ESERCIZIO A
Riscrivi in forma più breve il paragrafo del testo che inizia con «Ne approfitto senza alcun pudore», conservandone i fatti principali.

TESTO DEL DOCUMENTO
>>>>

Ne approfitto senza alcun pudore. È da un po’ che cerco il pretesto per parlare di Hélène Cattet e di Bruno Forzani, coppia di registi francesi che lavorano in Belgio, coppia d’arte e nella vita. Così, d’emblée, sarebbe stato assolutamente pretestuoso parlare di loro; è anche vero, come ho detto più volte con fare del tutto illiberale, che il blog è mio, per cui faccio il cazzo che mi pare, ma visto che l’occasione è comunque arrivata, faccio professione di candida virtù, fingo di trovare una giustificazione e ne approfitto. Sì, perché nell’imminente Festival di Cannes i due torneranno con un nuovo film, Reflection in a Dead Diamond, ben sette anni dopo l’ultimo, nel cui intervallo abbiamo pensato seriamente (non è plurale majestatis, intendo io e il blog) si fossero dati a consumare con avidità animalesca il loro rapporto di coppia.
E invece no, ci sono ancora. Magari copulano pure, ma esistono tuttora come registi.

<<<<

DATI REGISTRATI
>>>>

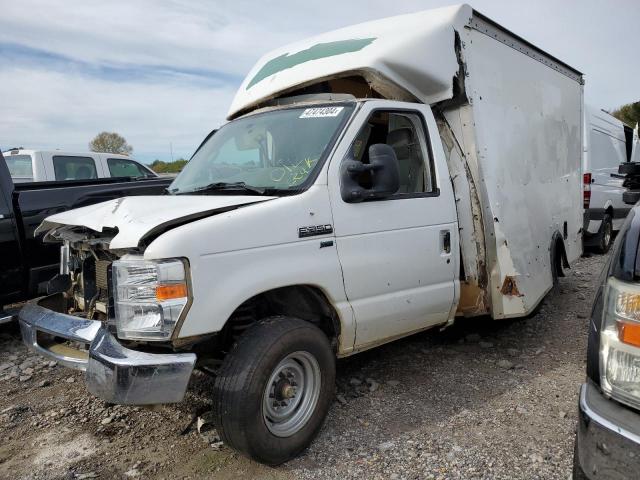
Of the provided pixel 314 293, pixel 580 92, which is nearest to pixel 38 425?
pixel 314 293

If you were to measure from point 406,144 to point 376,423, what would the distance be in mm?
2085

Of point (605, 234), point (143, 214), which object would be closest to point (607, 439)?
point (143, 214)

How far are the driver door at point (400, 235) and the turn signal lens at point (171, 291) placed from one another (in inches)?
41.1

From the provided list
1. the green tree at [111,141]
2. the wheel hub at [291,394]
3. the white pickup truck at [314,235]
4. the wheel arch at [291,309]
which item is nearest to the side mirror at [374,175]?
the white pickup truck at [314,235]

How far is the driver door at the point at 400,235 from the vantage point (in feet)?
10.9

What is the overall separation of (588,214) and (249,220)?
848cm

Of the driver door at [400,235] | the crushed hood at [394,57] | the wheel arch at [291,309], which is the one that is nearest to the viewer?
the wheel arch at [291,309]

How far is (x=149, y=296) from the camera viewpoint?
261 cm

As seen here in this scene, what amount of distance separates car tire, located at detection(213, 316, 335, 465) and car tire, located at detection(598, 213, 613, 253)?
333 inches

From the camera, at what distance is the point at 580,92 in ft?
22.4

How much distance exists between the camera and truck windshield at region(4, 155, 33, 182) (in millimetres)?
8406

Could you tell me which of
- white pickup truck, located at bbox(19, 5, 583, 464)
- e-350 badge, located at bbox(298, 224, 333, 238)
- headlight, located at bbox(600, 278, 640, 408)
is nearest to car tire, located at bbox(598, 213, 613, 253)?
white pickup truck, located at bbox(19, 5, 583, 464)

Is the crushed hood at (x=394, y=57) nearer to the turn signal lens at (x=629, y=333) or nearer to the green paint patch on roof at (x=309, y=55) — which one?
the green paint patch on roof at (x=309, y=55)

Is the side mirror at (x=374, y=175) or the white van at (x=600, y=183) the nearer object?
the side mirror at (x=374, y=175)
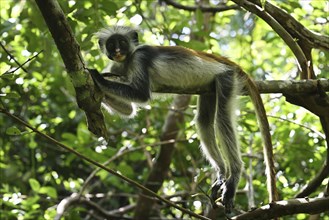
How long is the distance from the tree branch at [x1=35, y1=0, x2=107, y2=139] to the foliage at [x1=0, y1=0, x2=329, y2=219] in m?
0.97

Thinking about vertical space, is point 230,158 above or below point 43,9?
below

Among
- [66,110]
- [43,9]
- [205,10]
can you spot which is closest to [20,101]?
[66,110]

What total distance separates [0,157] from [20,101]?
945mm

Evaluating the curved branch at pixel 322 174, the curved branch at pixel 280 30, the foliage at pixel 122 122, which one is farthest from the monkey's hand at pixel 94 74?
the curved branch at pixel 322 174

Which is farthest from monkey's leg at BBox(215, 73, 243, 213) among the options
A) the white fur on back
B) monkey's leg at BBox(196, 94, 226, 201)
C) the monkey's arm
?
the monkey's arm

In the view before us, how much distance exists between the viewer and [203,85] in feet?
16.4

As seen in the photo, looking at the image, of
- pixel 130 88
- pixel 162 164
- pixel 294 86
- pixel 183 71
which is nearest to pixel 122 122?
pixel 162 164

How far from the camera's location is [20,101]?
24.9ft

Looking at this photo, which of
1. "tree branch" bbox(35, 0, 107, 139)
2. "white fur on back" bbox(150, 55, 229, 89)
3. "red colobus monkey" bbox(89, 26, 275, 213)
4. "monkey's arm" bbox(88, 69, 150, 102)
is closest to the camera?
"tree branch" bbox(35, 0, 107, 139)

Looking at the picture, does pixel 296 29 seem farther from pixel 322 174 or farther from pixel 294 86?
pixel 322 174

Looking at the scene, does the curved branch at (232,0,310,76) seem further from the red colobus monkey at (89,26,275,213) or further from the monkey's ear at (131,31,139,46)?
the monkey's ear at (131,31,139,46)

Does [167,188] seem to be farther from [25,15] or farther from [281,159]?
[25,15]

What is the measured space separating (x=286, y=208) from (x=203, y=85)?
6.27 feet

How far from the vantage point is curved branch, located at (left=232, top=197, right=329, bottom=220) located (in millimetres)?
3289
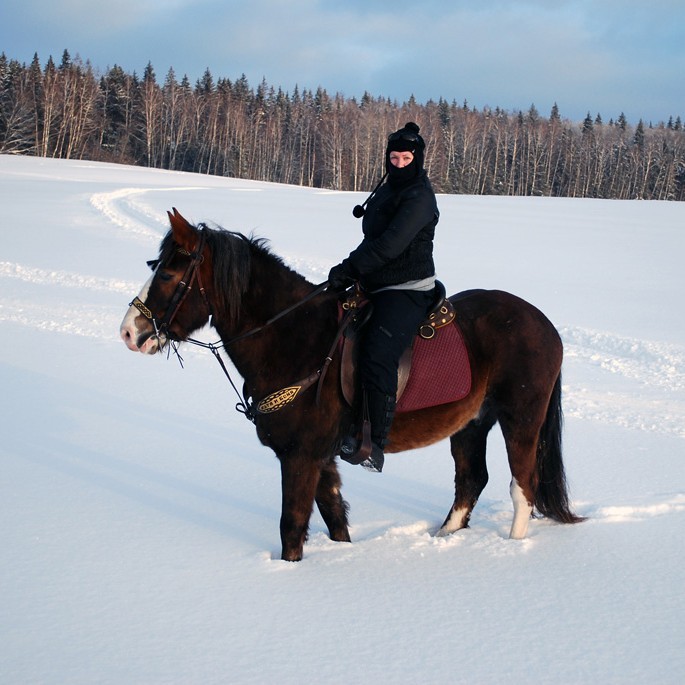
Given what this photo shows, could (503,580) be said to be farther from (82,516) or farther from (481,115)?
(481,115)

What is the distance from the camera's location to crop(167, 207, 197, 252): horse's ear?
3.36 m

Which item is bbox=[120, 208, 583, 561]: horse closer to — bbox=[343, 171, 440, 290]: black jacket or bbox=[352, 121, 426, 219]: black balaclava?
bbox=[343, 171, 440, 290]: black jacket

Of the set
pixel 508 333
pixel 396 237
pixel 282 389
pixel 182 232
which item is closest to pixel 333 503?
pixel 282 389

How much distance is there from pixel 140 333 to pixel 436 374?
161 centimetres

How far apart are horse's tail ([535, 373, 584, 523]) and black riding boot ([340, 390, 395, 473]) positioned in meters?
1.10

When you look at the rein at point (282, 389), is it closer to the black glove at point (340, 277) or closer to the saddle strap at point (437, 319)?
the black glove at point (340, 277)

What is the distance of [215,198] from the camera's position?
30.8 meters

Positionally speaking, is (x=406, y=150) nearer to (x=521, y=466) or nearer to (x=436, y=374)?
(x=436, y=374)

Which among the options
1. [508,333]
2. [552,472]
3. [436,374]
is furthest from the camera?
[552,472]

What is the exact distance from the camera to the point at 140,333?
3.42m

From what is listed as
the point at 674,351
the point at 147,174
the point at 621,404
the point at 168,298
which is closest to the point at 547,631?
the point at 168,298

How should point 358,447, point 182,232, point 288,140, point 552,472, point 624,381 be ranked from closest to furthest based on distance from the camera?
1. point 182,232
2. point 358,447
3. point 552,472
4. point 624,381
5. point 288,140

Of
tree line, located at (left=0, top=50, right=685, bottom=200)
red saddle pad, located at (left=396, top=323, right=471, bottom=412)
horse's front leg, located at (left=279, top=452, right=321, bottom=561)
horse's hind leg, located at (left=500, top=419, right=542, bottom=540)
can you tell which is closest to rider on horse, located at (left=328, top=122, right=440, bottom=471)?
red saddle pad, located at (left=396, top=323, right=471, bottom=412)

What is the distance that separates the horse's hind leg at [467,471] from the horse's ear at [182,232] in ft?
6.72
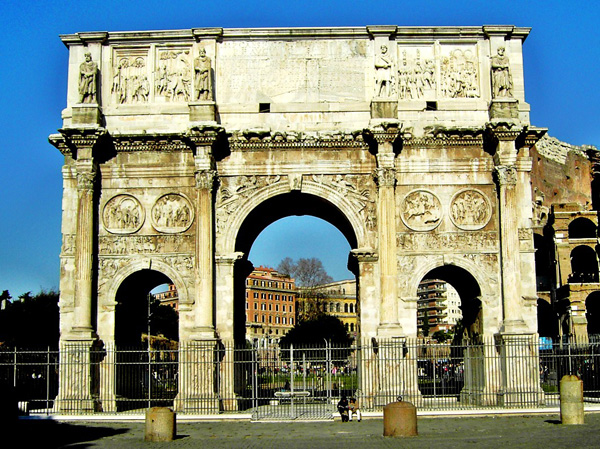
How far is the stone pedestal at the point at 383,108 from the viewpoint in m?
21.8

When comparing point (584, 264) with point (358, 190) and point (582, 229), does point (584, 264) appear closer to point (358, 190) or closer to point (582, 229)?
point (582, 229)

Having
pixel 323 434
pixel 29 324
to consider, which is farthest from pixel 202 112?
pixel 29 324

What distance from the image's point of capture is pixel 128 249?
72.6 feet

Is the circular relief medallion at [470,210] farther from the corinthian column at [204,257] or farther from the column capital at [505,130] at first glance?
the corinthian column at [204,257]

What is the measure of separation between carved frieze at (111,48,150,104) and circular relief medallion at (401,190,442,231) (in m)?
7.74

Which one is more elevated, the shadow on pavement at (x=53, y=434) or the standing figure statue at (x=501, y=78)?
the standing figure statue at (x=501, y=78)

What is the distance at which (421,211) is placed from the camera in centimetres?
2212

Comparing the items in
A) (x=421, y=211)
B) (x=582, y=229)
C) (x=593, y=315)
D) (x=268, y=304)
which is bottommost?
(x=593, y=315)

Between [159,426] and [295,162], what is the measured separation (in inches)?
365

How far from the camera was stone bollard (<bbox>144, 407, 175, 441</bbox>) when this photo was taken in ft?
49.8

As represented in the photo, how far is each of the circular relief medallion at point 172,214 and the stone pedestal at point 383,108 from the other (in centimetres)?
556

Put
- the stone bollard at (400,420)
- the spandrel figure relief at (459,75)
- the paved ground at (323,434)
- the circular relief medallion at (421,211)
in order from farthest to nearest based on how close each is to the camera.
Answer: the spandrel figure relief at (459,75)
the circular relief medallion at (421,211)
the stone bollard at (400,420)
the paved ground at (323,434)

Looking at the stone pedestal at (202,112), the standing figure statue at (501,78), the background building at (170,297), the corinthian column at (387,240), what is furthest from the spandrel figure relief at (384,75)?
the background building at (170,297)

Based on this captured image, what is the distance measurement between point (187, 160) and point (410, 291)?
694 centimetres
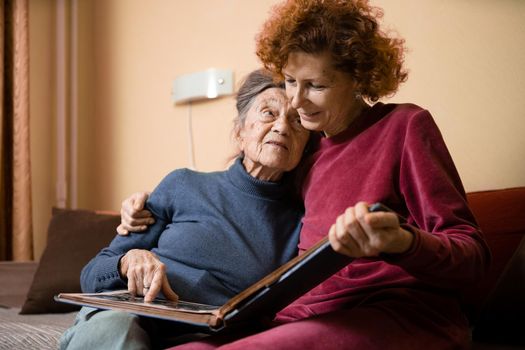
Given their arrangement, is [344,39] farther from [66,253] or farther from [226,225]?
[66,253]

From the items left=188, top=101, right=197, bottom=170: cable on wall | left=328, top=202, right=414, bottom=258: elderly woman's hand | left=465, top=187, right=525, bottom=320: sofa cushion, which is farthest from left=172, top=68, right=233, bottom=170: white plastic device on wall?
left=328, top=202, right=414, bottom=258: elderly woman's hand

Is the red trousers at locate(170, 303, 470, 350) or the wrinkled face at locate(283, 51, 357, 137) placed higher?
the wrinkled face at locate(283, 51, 357, 137)

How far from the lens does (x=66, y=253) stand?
79.2 inches

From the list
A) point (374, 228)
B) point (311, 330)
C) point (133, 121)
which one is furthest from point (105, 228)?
point (374, 228)

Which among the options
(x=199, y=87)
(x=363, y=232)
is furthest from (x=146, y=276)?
(x=199, y=87)

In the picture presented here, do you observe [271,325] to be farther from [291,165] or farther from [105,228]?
[105,228]

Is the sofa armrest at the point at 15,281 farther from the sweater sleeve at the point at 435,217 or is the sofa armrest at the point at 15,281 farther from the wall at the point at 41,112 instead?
the sweater sleeve at the point at 435,217

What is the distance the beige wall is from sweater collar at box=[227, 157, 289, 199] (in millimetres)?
498

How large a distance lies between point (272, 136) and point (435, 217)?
0.50m

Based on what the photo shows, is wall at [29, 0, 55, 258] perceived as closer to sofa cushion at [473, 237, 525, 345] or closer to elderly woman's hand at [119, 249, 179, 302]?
elderly woman's hand at [119, 249, 179, 302]

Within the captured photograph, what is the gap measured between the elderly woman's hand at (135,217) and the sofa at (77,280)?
1.10 ft

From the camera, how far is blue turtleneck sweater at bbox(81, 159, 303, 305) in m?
1.28

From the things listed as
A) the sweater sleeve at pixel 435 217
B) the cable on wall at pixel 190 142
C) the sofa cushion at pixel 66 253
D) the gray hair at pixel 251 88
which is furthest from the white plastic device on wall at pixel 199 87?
the sweater sleeve at pixel 435 217

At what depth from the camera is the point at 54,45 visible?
9.34 ft
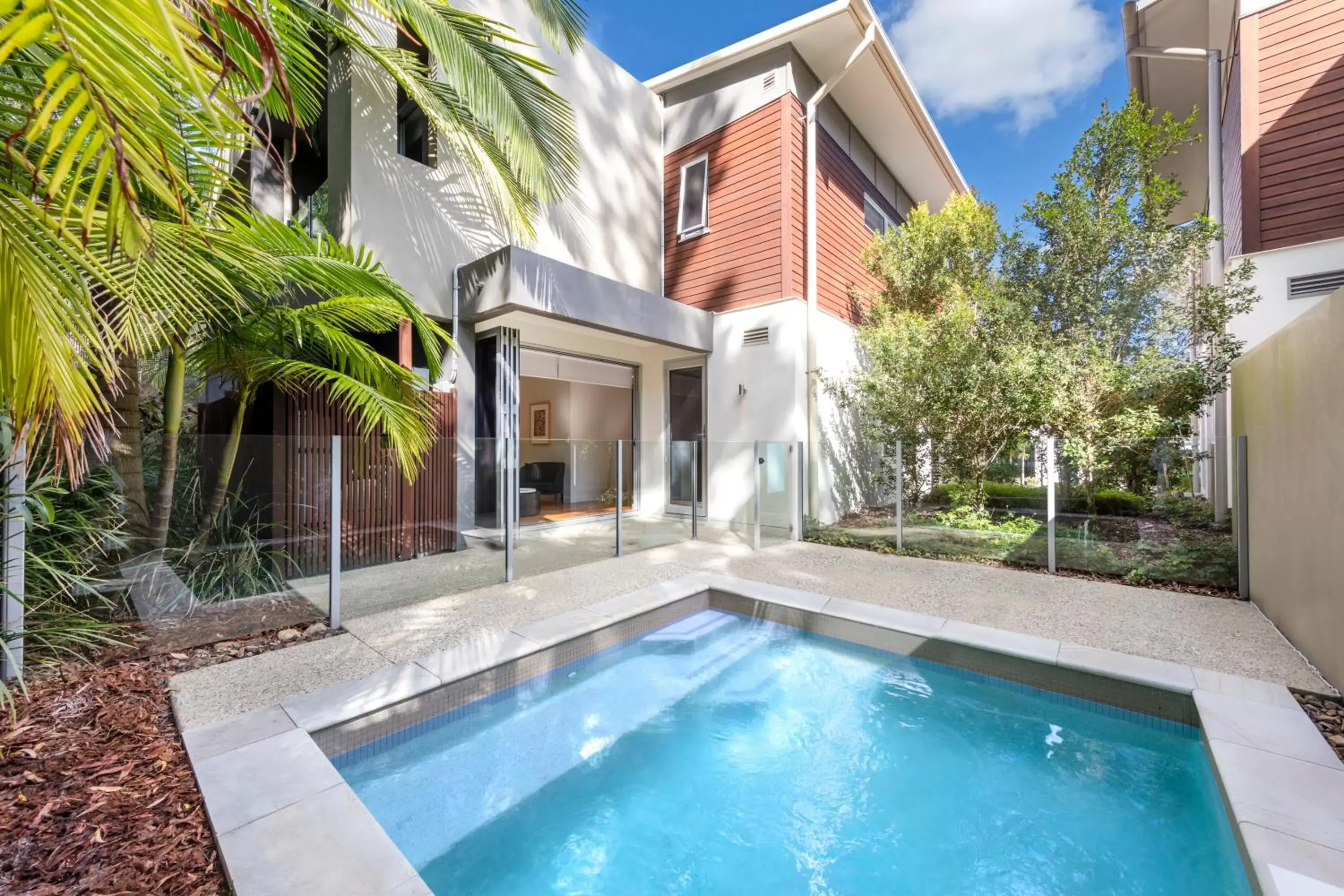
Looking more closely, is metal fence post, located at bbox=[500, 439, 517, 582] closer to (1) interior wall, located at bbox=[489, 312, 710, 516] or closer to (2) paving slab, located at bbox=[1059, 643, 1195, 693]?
(1) interior wall, located at bbox=[489, 312, 710, 516]

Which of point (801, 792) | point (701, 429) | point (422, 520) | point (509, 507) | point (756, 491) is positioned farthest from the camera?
point (701, 429)

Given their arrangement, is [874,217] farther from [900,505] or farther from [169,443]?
[169,443]

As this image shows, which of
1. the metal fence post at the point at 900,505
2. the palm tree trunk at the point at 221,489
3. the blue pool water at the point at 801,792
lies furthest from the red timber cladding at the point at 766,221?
the palm tree trunk at the point at 221,489

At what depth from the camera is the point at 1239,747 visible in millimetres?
2238

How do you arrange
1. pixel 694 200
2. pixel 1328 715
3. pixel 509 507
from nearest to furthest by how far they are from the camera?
pixel 1328 715, pixel 509 507, pixel 694 200

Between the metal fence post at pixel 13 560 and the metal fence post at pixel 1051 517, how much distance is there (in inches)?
284

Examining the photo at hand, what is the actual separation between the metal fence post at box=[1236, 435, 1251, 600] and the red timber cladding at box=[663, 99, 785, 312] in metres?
4.55

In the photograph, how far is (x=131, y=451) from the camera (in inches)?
133

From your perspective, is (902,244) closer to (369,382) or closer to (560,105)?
(560,105)

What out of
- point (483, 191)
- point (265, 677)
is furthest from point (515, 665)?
point (483, 191)

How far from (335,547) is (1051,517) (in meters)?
6.18

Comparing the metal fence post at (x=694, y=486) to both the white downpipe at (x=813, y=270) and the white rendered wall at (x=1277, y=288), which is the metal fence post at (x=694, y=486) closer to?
the white downpipe at (x=813, y=270)

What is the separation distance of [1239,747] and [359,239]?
6998mm

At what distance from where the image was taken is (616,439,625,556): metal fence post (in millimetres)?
5820
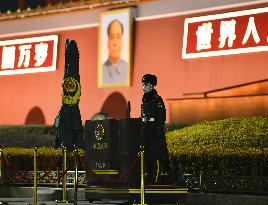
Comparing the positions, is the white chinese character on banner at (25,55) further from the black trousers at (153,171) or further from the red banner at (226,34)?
the black trousers at (153,171)

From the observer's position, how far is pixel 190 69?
18.2m

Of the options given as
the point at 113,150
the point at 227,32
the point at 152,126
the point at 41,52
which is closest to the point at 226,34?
the point at 227,32

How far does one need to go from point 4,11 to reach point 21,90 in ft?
12.5

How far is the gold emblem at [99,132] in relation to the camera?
11258 millimetres

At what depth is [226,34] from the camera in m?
17.4

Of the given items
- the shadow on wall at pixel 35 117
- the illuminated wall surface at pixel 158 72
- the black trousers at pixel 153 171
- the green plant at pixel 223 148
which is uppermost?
the illuminated wall surface at pixel 158 72

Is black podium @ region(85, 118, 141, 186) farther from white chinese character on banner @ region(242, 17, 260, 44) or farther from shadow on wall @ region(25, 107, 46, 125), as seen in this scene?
shadow on wall @ region(25, 107, 46, 125)

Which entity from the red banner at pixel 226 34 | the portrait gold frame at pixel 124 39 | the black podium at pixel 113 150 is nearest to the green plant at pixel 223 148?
the black podium at pixel 113 150

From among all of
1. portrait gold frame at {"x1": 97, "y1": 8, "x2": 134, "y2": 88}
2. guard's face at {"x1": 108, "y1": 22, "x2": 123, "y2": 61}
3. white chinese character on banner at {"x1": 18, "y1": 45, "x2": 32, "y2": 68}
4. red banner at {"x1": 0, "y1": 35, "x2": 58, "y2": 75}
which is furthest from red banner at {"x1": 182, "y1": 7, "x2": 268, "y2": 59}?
white chinese character on banner at {"x1": 18, "y1": 45, "x2": 32, "y2": 68}

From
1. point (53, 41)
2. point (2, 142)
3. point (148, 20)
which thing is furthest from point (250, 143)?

<<<<

ESERCIZIO B
Riporta fedelmente le righe dell'elenco comprese tra quella che contiene "What is the distance of" e quella che contiene "5. point 288,140", entrambe incluse.

RISPOSTA COMPLETA A
Chi scrive coglie l'occasione per parlare di Hélène Cattet e Bruno Forzani, coppia di registi francesi che lavorano in Belgio e che sono uniti nell'arte e nella vita. L'occasione è il loro nuovo film, Reflection in a Dead Diamond, che presenteranno all'imminente Festival di Cannes. Il film arriva sette anni dopo il precedente. In quell'intervallo chi scrive, insieme al blog, aveva pensato che i due si fossero dedicati soltanto alla loro vita di coppia.

RISPOSTA COMPLETA B
What is the distance of [215,198] from the camera's position?
30.8 meters

Positionally speaking, is (x=406, y=150) nearer to (x=521, y=466) or nearer to (x=436, y=374)?
(x=436, y=374)

Which among the options
1. [508,333]
2. [552,472]
3. [436,374]
is furthest from the camera?
[552,472]

What is the exact distance from the camera to the point at 140,333?
3.42m

From what is listed as
the point at 674,351
the point at 147,174
the point at 621,404
the point at 168,298
which is closest to the point at 547,631?
the point at 168,298

How should point 358,447, point 182,232, point 288,140, point 552,472, point 624,381 be ranked from closest to furthest based on distance from the camera?
1. point 182,232
2. point 358,447
3. point 552,472
4. point 624,381
5. point 288,140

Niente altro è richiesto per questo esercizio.